[start]
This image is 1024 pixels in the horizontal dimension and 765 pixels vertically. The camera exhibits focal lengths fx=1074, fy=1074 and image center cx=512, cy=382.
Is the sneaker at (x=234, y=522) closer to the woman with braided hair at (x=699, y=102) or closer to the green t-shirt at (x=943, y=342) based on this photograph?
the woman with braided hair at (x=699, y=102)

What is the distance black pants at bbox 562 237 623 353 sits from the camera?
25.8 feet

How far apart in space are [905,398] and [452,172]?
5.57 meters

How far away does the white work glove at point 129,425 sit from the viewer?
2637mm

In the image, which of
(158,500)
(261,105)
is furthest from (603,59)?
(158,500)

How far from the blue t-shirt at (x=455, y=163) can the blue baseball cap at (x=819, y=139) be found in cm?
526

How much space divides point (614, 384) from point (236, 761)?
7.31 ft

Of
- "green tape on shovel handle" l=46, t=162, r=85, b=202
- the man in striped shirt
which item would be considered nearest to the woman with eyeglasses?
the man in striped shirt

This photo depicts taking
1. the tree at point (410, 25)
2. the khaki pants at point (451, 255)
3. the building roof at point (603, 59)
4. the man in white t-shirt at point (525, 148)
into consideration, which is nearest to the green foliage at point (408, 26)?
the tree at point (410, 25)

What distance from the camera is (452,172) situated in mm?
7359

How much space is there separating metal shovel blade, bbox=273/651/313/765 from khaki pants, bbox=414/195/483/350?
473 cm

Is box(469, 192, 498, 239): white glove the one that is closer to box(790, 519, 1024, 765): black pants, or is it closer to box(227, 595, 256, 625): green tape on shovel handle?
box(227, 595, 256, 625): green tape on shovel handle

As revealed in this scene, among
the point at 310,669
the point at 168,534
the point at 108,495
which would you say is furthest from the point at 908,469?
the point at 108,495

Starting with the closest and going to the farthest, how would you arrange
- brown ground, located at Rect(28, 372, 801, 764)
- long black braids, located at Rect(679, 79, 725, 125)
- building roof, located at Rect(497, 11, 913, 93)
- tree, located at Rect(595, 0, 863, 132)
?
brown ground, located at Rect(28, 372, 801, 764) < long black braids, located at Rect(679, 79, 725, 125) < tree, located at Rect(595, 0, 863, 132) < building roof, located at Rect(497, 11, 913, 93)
[end]
## What is required
Starting at the line containing "What distance from" and continuing through the end of the records, write those lines out again with "khaki pants" switched to "beige pants" and every other part unchanged.

## Reply to the exercise
What distance from the camera is (452,172) situated in mm?
7359

How much space is there separating metal shovel blade, bbox=273/651/313/765 from beige pants, bbox=414/195/483/350?
473 cm

Is box(469, 192, 498, 239): white glove the one that is closer to box(790, 519, 1024, 765): black pants, or is it closer to box(227, 595, 256, 625): green tape on shovel handle?
box(227, 595, 256, 625): green tape on shovel handle

As revealed in this scene, among
the point at 310,669
the point at 168,534
the point at 108,495
which would you say is furthest from the point at 908,469?
the point at 108,495

Starting with the closest and going to the farthest, how would you arrange
- brown ground, located at Rect(28, 372, 801, 764)
- long black braids, located at Rect(679, 79, 725, 125)
- building roof, located at Rect(497, 11, 913, 93)
- tree, located at Rect(595, 0, 863, 132)
?
brown ground, located at Rect(28, 372, 801, 764) < long black braids, located at Rect(679, 79, 725, 125) < tree, located at Rect(595, 0, 863, 132) < building roof, located at Rect(497, 11, 913, 93)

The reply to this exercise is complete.